=== ページ抜粋 ===
- - - - - - -

第2図はバイメタル方式を用いた従来例を示す。これ
は熱膨張係数の小さい金属1と熱膨張係数の大きい金属
2とを貼り合わせたバイメタル3を用いて、このバイメ
タル3に事故電流が流れると、その発熱によりバイメタ
ル3が矢印で示す方向に撓み、その結果、このバイメタ
ル3と対向配置された周知のラッチ機構乃至引き外し機
構(図示せず)を作動させて、回路を遮断させるように
なっている。しかし、このようなバイメタル方式では、
単一の事故電流に対してしか、その保護機能を発揮でき
ないという欠点がある。
また、第3図はオイルダッシュポットを用いた従来例
であり、過電流が流れたときにはプランジャ4が徐々に
上方へ移動し、上部に達したときに可動鉄片4′が蓋部
5に吸着され、一方、短絡電流が流れたときには可動鉄
片4′が直接吸着され、これによりラッチ機構を作動さ
せるようになっているが、この構成においては、吸引力
が小さく、高速性に欠けるため、短絡電流に対して十分
な保護が望めないという問題がある。また、吸引力が小
さいため、回路遮断器のラッチ機構に負担が掛かり、小
型化にも限界がある。

- - - - - - -

=== 設定課題 ===
回路遮断器の従来例を述べた抜粋について、「第2図はバイメタル方式を用いた従来例を示す。これ」と「ないという欠点がある。」の間（両端を含む）を、「事故電流」を「異常電流」に置き換えて書き直すこと。 記録を参照する必要はない。

- - - - - - -

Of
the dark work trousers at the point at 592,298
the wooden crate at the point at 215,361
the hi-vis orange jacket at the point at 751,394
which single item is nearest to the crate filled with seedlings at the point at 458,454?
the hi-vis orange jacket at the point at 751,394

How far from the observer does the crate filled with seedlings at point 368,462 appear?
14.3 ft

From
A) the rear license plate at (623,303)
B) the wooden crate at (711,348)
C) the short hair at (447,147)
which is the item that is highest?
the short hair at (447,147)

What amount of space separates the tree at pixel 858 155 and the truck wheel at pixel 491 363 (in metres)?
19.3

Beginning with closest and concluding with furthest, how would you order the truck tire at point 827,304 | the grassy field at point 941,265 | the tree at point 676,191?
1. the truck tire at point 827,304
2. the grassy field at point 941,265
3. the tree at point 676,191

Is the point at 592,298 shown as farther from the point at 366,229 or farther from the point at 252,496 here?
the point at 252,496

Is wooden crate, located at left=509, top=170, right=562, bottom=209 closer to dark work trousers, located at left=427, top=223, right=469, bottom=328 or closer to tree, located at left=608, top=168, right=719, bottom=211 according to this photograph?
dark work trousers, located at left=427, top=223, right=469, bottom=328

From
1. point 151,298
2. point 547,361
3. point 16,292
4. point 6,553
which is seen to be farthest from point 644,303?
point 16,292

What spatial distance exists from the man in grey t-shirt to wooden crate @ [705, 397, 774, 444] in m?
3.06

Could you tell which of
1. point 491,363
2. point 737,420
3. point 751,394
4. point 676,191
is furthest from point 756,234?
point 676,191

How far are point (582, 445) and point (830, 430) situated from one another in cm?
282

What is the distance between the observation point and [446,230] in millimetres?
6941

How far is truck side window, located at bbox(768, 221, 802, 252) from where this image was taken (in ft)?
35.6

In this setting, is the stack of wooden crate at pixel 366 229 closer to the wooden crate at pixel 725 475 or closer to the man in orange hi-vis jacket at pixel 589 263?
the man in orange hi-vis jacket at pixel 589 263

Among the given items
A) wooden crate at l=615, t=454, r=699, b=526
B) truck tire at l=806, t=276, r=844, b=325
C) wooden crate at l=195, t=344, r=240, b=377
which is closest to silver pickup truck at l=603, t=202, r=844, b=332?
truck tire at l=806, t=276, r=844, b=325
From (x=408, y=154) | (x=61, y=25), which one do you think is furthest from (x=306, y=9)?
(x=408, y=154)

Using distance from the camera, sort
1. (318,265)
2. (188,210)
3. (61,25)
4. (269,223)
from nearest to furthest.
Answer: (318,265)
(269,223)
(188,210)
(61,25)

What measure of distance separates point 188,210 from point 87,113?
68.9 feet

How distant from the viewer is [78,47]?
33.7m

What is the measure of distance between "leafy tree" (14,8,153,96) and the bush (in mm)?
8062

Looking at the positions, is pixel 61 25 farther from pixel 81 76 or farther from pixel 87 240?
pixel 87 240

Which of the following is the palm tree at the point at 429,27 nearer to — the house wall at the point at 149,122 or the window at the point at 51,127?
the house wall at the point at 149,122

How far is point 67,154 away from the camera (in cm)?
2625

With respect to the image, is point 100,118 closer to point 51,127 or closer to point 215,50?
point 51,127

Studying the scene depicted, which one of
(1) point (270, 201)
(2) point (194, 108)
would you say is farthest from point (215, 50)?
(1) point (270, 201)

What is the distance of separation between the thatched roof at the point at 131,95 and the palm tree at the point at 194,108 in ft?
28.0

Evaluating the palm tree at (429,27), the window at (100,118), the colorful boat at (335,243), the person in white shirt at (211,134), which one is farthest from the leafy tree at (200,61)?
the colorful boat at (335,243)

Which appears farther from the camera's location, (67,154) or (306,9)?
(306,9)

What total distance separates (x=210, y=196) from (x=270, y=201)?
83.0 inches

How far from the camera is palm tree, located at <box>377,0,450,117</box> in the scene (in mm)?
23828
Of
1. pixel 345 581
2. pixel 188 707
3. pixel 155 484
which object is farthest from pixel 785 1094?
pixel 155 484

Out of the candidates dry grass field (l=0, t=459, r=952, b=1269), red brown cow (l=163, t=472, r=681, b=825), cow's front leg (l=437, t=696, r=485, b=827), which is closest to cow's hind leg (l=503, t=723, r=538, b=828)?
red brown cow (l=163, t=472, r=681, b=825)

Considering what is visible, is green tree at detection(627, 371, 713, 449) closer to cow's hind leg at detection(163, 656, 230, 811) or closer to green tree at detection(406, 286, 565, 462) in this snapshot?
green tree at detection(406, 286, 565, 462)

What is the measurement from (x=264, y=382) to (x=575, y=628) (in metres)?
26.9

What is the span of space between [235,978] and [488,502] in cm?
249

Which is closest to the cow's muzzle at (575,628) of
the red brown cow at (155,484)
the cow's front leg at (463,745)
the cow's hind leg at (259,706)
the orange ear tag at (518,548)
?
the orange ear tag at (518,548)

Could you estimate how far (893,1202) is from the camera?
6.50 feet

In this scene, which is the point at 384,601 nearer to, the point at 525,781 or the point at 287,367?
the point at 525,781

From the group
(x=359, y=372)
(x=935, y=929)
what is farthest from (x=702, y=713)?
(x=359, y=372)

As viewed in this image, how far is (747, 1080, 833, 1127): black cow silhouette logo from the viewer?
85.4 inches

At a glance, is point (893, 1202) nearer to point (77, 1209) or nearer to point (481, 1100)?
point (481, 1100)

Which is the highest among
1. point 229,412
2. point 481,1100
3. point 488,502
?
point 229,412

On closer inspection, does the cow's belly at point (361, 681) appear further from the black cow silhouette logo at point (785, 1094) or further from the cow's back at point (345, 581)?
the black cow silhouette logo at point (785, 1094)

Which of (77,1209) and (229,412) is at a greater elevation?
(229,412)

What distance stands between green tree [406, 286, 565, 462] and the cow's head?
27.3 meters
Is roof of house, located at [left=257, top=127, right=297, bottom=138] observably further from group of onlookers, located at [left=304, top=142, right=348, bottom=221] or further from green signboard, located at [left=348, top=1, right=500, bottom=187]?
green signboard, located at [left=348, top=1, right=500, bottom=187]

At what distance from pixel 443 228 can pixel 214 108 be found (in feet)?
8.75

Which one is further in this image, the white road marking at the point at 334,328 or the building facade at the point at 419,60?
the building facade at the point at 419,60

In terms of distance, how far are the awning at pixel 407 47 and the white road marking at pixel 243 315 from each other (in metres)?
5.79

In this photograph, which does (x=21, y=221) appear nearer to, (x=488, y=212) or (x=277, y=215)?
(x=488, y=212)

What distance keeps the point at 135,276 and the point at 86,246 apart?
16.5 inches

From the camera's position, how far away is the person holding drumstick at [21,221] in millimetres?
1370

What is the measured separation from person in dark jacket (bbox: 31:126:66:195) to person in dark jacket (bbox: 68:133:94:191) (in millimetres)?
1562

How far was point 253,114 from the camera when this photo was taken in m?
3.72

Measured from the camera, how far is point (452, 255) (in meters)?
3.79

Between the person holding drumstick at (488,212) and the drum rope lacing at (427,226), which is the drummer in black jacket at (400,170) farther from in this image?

- - - - - - -

=== 課題の解答 ===
第2図はバイメタル方式を用いた従来例を示す。これ
は熱膨張係数の小さい金属1と熱膨張係数の大きい金属
2とを貼り合わせたバイメタル3を用いて、このバイメ
タル3に異常電流が流れると、その発熱によりバイメタ
ル3が矢印で示す方向に撓み、その結果、このバイメタ
ル3と対向配置された周知のラッチ機構乃至引き外し機
構(図示せず)を作動させて、回路を遮断させるように
なっている。しかし、このようなバイメタル方式では、
単一の異常電流に対してしか、その保護機能を発揮でき
ないという欠点がある。